• **About this task**: Using the listing below, copy exactly each line from the one that has "Молодые специалисты общеобразовательных" through the one that has "digit/digito prim 1-way blue/verde"; omit the pictures.

• **Data extract**:
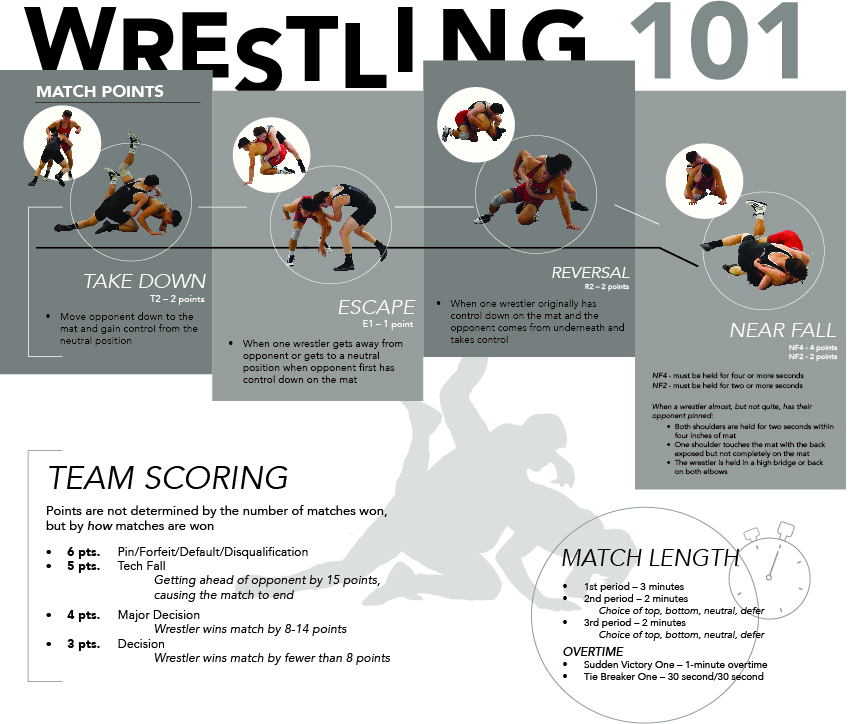 Graphic by Jenna Krall, Information by Kylee Crane and Laken Detweiler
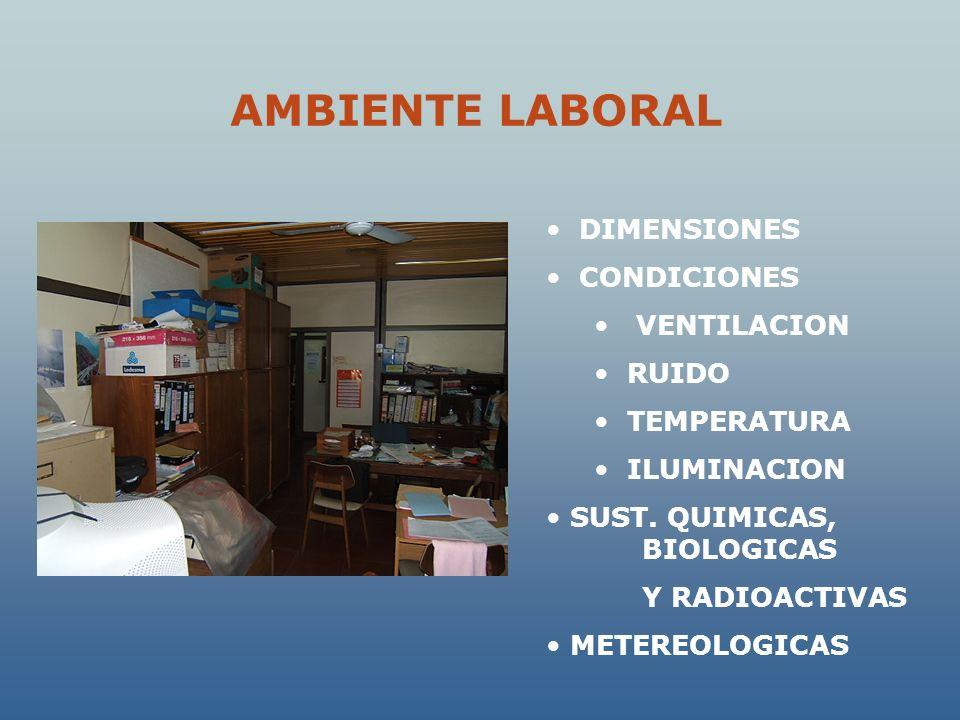 AMBIENTE LABORAL DIMENSIONES CONDICIONES VENTILACION RUIDO TEMPERATURA ILUMINACION SUST. QUIMICAS, BIOLOGICAS Y RADIOACTIVAS METEREOLOGICAS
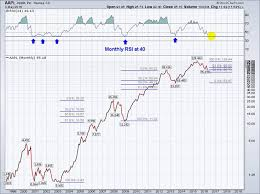 Apple Index Chart Searching For An Apple Stock Bottom Watch This Indicator
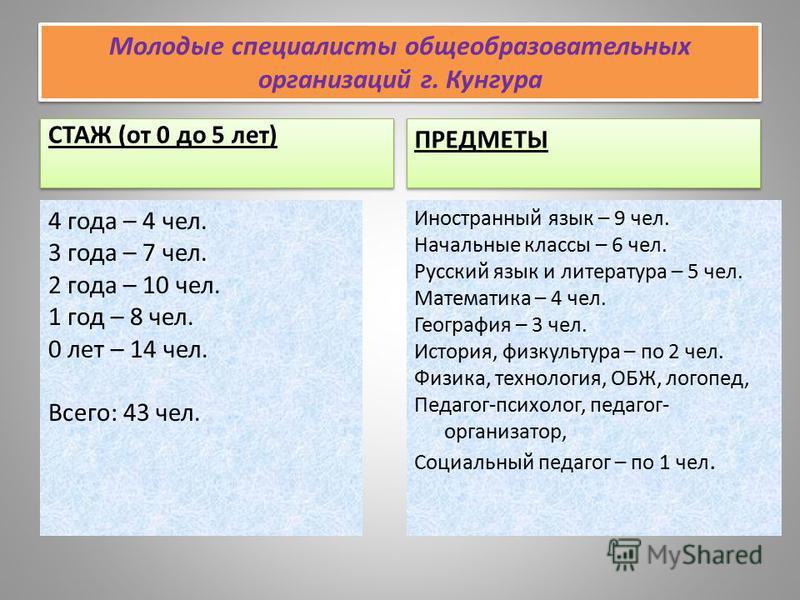 Молодые специалисты общеобразовательных организаций г. Кунгура СТАЖ (от 0 до 5 лет) 4 года – 4 чел. 3 года – 7 чел. 2 года – 10 чел. 1 год – 8 чел. 0 лет – 14 чел. Всего: 43 чел. ПРЕДМЕТЫ Иностранный язык – 9 чел. Начальные классы – 6 чел. Русский яз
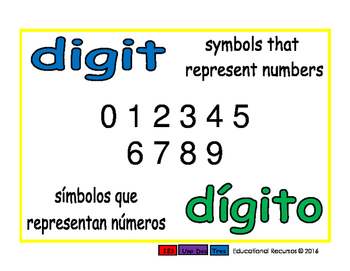 digit/digito prim 1-way blue/verde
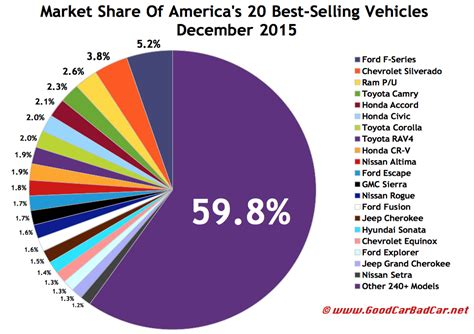Top Selling Truck 2015 by Top 30 Best Selling Vehicles In America December 2015 Gcbc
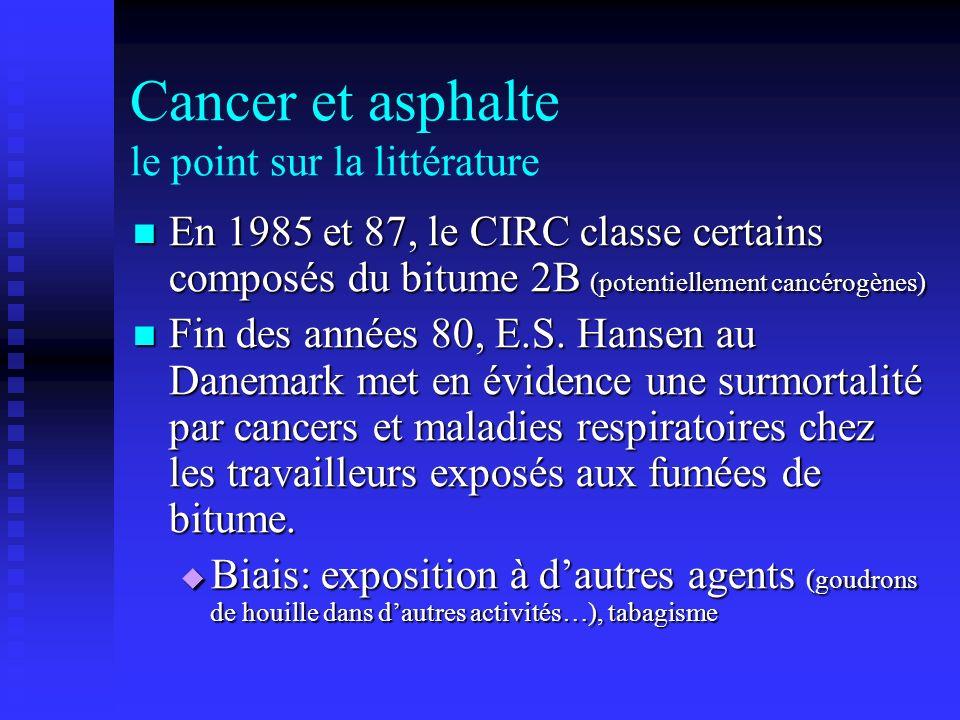 Cancer et asphalte le point sur la littérature En 1985 et 87, le CIRC classe certains composés du bitume 2B (potentiellement cancérogènes) En 1985 et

• **Task result**:
 Молодые специалисты общеобразовательных организаций г. Кунгура СТАЖ (от 0 до 5 лет) 4 года – 4 чел. 3 года – 7 чел. 2 года – 10 чел. 1 год – 8 чел. 0 лет – 14 чел. Всего: 43 чел. ПРЕДМЕТЫ Иностранный язык – 9 чел. Начальные классы – 6 чел. Русский яз
 digit/digito prim 1-way blue/verde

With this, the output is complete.